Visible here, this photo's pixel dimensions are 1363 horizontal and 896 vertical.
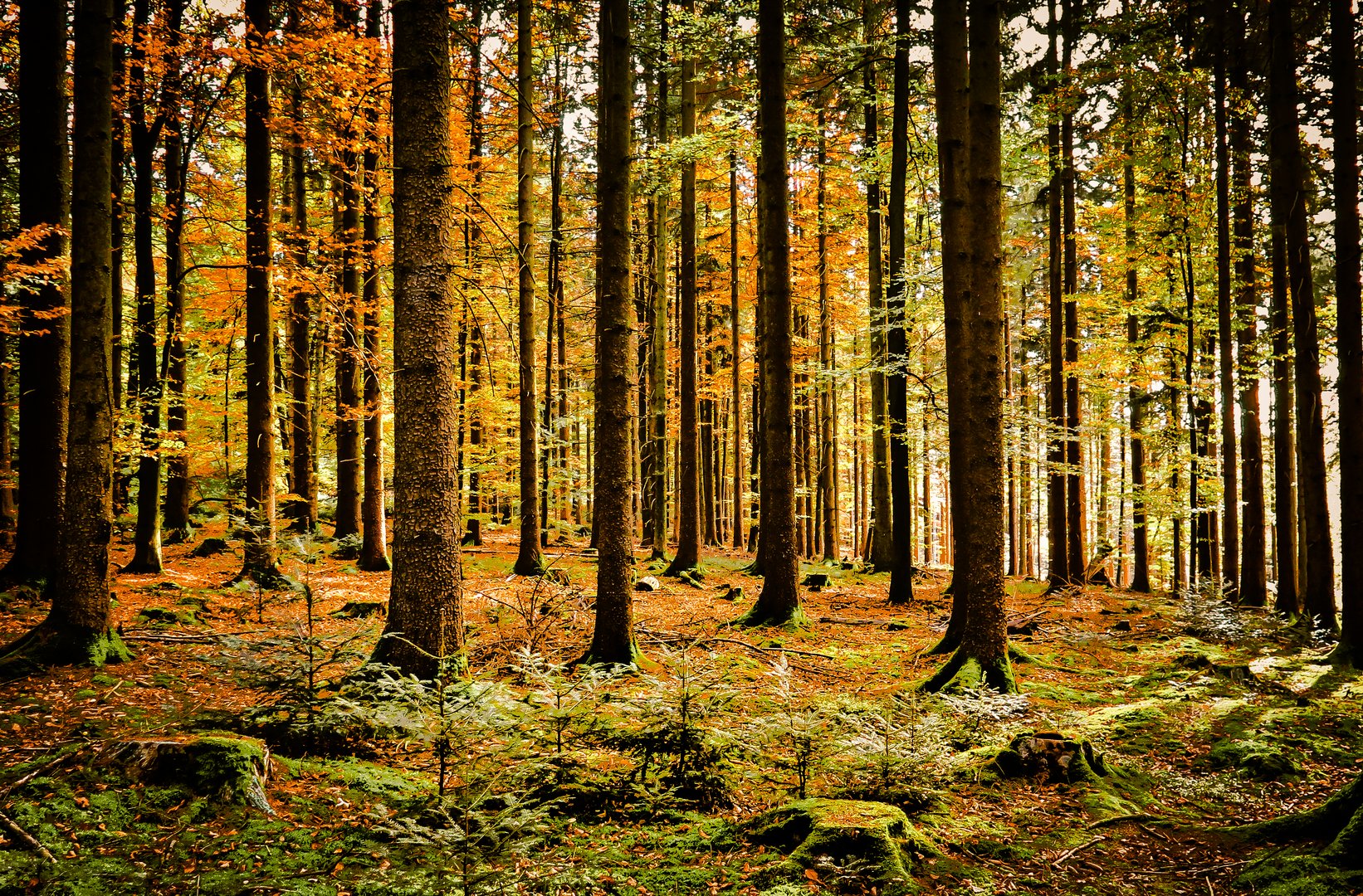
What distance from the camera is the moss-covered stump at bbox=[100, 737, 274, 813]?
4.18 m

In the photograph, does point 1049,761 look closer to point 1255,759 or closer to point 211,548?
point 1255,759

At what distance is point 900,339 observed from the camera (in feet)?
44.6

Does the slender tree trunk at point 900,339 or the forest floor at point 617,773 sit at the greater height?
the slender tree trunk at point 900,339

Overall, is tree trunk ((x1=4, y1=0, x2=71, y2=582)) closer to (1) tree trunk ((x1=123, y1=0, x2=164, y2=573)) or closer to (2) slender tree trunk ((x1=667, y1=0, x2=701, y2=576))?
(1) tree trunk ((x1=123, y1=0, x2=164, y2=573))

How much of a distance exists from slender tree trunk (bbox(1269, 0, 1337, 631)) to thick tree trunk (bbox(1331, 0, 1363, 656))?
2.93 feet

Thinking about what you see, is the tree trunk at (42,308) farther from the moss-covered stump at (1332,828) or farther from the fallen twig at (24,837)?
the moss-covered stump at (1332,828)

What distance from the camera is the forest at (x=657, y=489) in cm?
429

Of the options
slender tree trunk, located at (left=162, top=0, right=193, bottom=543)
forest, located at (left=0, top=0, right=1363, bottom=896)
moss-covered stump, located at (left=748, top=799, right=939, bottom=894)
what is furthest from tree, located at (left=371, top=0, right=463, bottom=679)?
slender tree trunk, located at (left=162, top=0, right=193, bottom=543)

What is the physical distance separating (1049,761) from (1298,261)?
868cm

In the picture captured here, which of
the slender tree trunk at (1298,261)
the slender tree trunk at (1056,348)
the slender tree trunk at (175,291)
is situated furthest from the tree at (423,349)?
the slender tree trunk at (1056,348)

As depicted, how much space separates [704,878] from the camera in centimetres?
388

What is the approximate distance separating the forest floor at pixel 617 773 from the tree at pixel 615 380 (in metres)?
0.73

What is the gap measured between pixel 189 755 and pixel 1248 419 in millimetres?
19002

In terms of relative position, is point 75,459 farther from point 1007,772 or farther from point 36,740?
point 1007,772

Task description: Reproduce all of the records above verbatim, omitting the pictures.

The reply:
Visible here, this photo's pixel dimensions are 1363 horizontal and 896 vertical.
What distance from the camera is the moss-covered stump at bbox=[100, 737, 274, 813]?
4.18 m

In the photograph, does point 1049,761 look closer to point 1255,759 or closer to point 211,548?
point 1255,759

At what distance is point 900,339 observed from the camera (in feet)?
44.6

Does the slender tree trunk at point 900,339 or the forest floor at point 617,773 sit at the greater height?
the slender tree trunk at point 900,339

Overall, is tree trunk ((x1=4, y1=0, x2=71, y2=582)) closer to (1) tree trunk ((x1=123, y1=0, x2=164, y2=573)) or closer to (2) slender tree trunk ((x1=667, y1=0, x2=701, y2=576))?
(1) tree trunk ((x1=123, y1=0, x2=164, y2=573))

How much of a distance exists from slender tree trunk (bbox(1269, 0, 1337, 631)) to thick tree trunk (bbox(1331, 0, 1363, 656))?
2.93 feet

Thinking about what you see, is the tree trunk at (42,308) farther from the moss-covered stump at (1332,828) or farther from the fallen twig at (24,837)?
the moss-covered stump at (1332,828)

What distance from the camera is the forest at (x=657, y=489) in cm?
429

Of the options
slender tree trunk, located at (left=162, top=0, right=193, bottom=543)
forest, located at (left=0, top=0, right=1363, bottom=896)
moss-covered stump, located at (left=748, top=799, right=939, bottom=894)
what is furthest from tree, located at (left=371, top=0, right=463, bottom=679)?
slender tree trunk, located at (left=162, top=0, right=193, bottom=543)

What is the physical distance separating (1049,761) from (1298,261)?
868cm

In the picture captured here, which of
the slender tree trunk at (1298,261)
the slender tree trunk at (1056,348)
the slender tree trunk at (175,291)
is situated furthest from the tree at (423,349)?
the slender tree trunk at (1056,348)

As depicted, how much space separates [704,878] from the camera in centimetres?
388

What is the approximate distance separating the forest floor at pixel 617 773 from the tree at pixel 615 380 (in metres)?
0.73

What is the gap measured between pixel 189 755 and pixel 1248 419 in millimetres?
19002

In terms of relative position, is point 75,459 farther from point 1007,772 or farther from point 36,740?
point 1007,772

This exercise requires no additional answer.